_EXERCISE GOAL_
Copy every line of the data exactly, keeping out any picture.

GIVEN INFORMATION: Begin

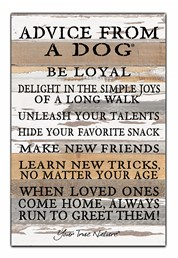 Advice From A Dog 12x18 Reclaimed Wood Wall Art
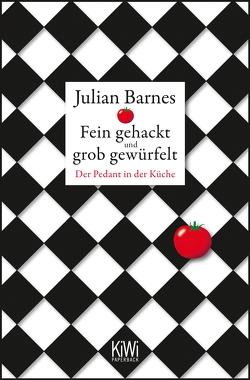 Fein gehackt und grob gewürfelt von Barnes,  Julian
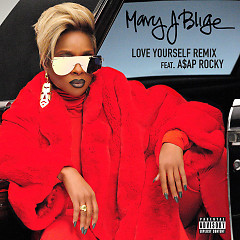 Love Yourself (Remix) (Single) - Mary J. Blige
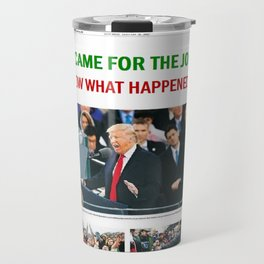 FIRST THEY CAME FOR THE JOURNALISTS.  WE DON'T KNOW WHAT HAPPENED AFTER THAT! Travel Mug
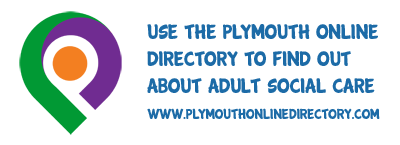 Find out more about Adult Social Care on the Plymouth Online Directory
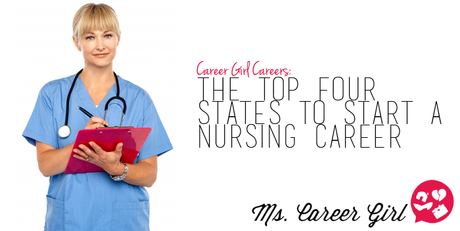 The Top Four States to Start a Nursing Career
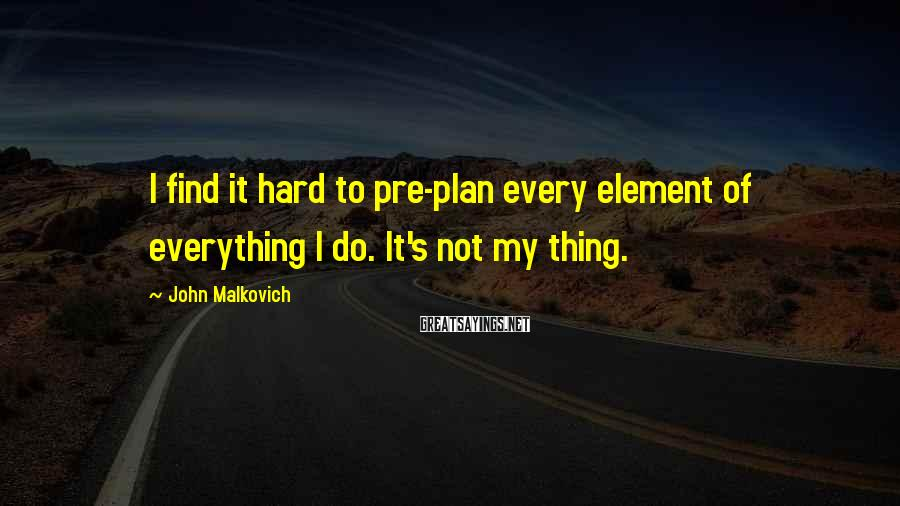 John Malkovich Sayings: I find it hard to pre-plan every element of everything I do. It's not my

GIVEN INFORMATION: End

_EXERCISE OUTPUT_
 Advice From A Dog 12x18 Reclaimed Wood Wall Art
 Fein gehackt und grob gewürfelt von Barnes,  Julian
 Love Yourself (Remix) (Single) - Mary J. Blige
 FIRST THEY CAME FOR THE JOURNALISTS.  WE DON'T KNOW WHAT HAPPENED AFTER THAT! Travel Mug
 Find out more about Adult Social Care on the Plymouth Online Directory
 The Top Four States to Start a Nursing Career
 John Malkovich Sayings: I find it hard to pre-plan every element of everything I do. It's not my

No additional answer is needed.